Task statement: Pick out every line in the material below that contains the word "Looking", and copy each of those lines.

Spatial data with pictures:

+++

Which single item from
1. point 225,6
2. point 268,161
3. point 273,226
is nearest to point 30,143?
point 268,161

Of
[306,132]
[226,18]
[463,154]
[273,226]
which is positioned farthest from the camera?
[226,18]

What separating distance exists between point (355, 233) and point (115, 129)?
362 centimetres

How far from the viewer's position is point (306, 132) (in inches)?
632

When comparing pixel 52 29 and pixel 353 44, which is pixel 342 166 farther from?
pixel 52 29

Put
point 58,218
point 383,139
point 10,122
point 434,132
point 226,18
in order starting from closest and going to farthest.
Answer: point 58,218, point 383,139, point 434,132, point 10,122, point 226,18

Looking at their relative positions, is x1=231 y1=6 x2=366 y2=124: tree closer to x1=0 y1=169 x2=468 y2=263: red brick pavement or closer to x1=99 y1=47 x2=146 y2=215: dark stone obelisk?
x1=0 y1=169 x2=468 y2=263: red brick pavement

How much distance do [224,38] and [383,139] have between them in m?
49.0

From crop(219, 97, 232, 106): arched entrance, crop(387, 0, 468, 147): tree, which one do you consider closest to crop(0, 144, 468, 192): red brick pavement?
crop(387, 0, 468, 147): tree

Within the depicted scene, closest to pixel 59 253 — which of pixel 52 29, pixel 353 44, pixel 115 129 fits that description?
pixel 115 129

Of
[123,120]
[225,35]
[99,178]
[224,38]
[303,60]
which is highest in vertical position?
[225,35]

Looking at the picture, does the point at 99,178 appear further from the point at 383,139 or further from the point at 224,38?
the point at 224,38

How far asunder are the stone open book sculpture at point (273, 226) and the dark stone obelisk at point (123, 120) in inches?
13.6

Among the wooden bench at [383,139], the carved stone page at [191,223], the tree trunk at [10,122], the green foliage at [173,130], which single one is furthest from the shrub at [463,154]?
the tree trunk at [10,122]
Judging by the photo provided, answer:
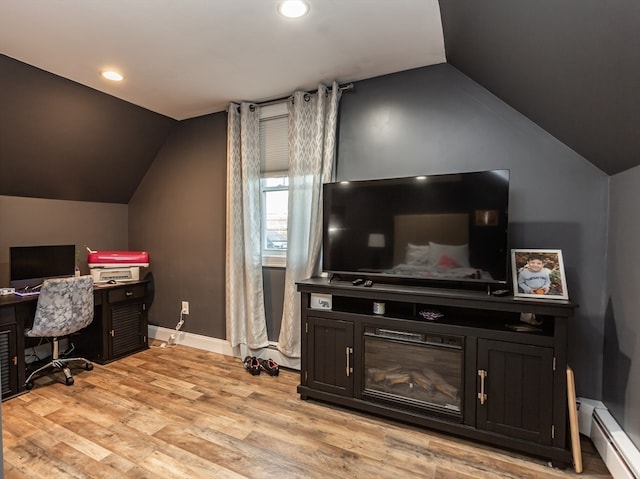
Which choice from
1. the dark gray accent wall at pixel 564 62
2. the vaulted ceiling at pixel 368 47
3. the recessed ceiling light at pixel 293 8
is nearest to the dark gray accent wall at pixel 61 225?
the vaulted ceiling at pixel 368 47

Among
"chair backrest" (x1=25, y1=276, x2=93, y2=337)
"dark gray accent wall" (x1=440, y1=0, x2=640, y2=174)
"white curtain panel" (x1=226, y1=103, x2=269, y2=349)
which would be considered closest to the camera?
"dark gray accent wall" (x1=440, y1=0, x2=640, y2=174)

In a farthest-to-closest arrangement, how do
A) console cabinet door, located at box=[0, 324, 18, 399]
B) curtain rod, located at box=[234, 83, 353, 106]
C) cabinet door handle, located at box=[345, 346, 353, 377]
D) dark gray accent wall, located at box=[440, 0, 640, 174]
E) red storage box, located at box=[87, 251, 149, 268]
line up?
red storage box, located at box=[87, 251, 149, 268], curtain rod, located at box=[234, 83, 353, 106], console cabinet door, located at box=[0, 324, 18, 399], cabinet door handle, located at box=[345, 346, 353, 377], dark gray accent wall, located at box=[440, 0, 640, 174]

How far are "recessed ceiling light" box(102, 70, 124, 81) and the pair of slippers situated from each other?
2.61 metres

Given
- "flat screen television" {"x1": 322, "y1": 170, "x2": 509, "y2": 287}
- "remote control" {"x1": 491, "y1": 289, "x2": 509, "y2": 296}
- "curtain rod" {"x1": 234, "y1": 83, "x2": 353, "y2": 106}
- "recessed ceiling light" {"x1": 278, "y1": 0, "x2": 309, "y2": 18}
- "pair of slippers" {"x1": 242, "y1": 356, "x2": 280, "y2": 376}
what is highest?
"recessed ceiling light" {"x1": 278, "y1": 0, "x2": 309, "y2": 18}

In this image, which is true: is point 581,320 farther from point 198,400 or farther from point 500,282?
point 198,400

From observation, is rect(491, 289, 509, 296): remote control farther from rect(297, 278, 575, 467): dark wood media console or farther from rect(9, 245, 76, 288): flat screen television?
rect(9, 245, 76, 288): flat screen television

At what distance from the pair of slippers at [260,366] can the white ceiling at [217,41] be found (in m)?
2.42

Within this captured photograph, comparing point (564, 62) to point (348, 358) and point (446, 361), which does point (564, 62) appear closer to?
point (446, 361)

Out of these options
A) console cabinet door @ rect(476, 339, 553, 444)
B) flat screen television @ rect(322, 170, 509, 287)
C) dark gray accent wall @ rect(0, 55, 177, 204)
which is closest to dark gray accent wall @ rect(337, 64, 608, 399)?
flat screen television @ rect(322, 170, 509, 287)

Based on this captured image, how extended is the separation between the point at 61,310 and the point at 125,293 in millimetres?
682

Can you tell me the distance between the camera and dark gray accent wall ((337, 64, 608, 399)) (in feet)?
7.13

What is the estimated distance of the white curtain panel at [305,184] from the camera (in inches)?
112

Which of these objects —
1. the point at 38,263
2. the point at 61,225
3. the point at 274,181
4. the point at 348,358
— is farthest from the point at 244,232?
the point at 61,225

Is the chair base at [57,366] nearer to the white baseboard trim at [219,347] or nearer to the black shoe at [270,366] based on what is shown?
the white baseboard trim at [219,347]
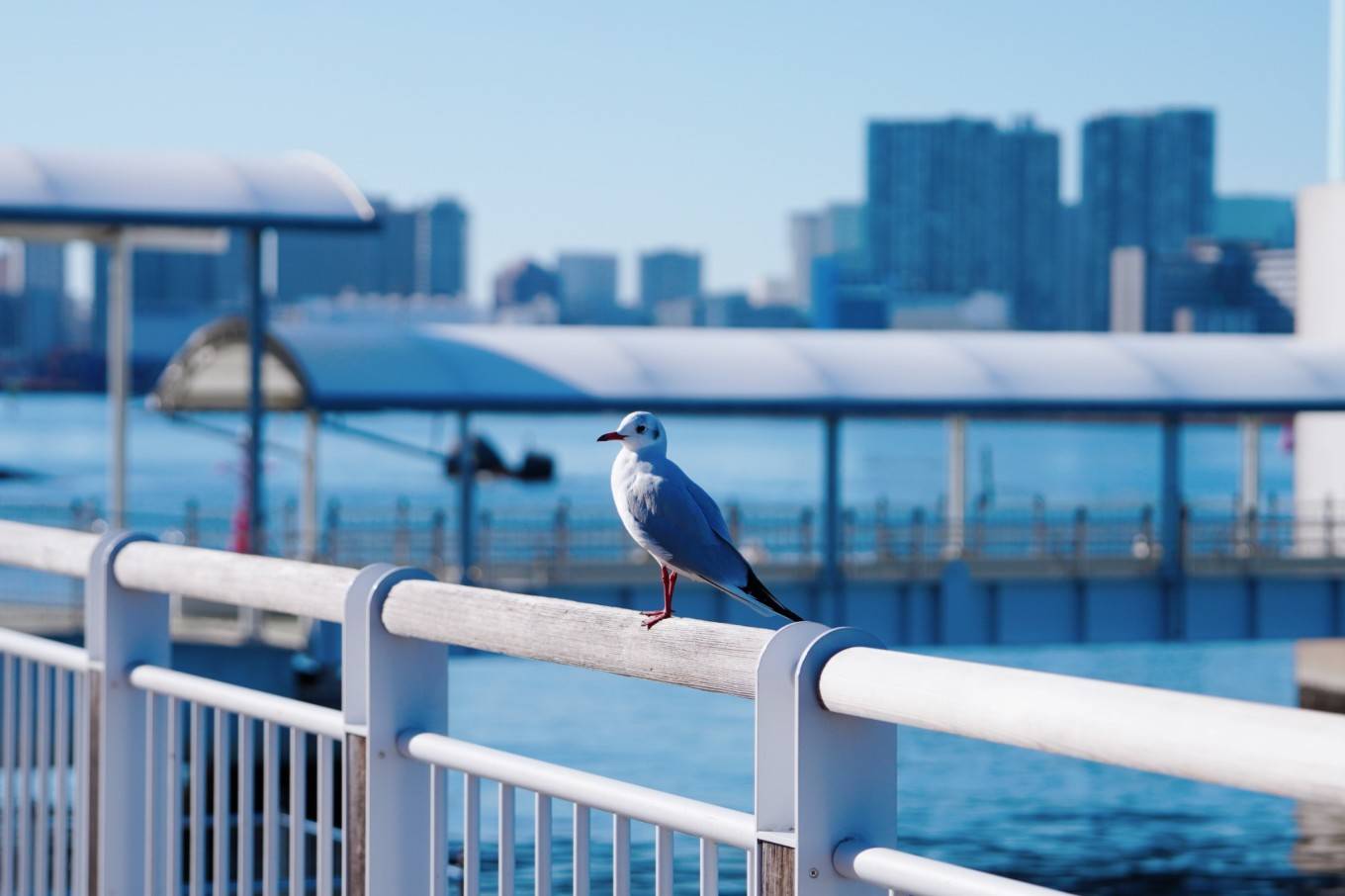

+++

Expected answer:
Looking at their relative positions, is x1=231 y1=6 x2=366 y2=124: tree closer to x1=0 y1=169 x2=468 y2=263: red brick pavement or closer to x1=99 y1=47 x2=146 y2=215: dark stone obelisk?
Looking at the picture, does the point at 99,178 appear further from the point at 383,139 or further from the point at 224,38?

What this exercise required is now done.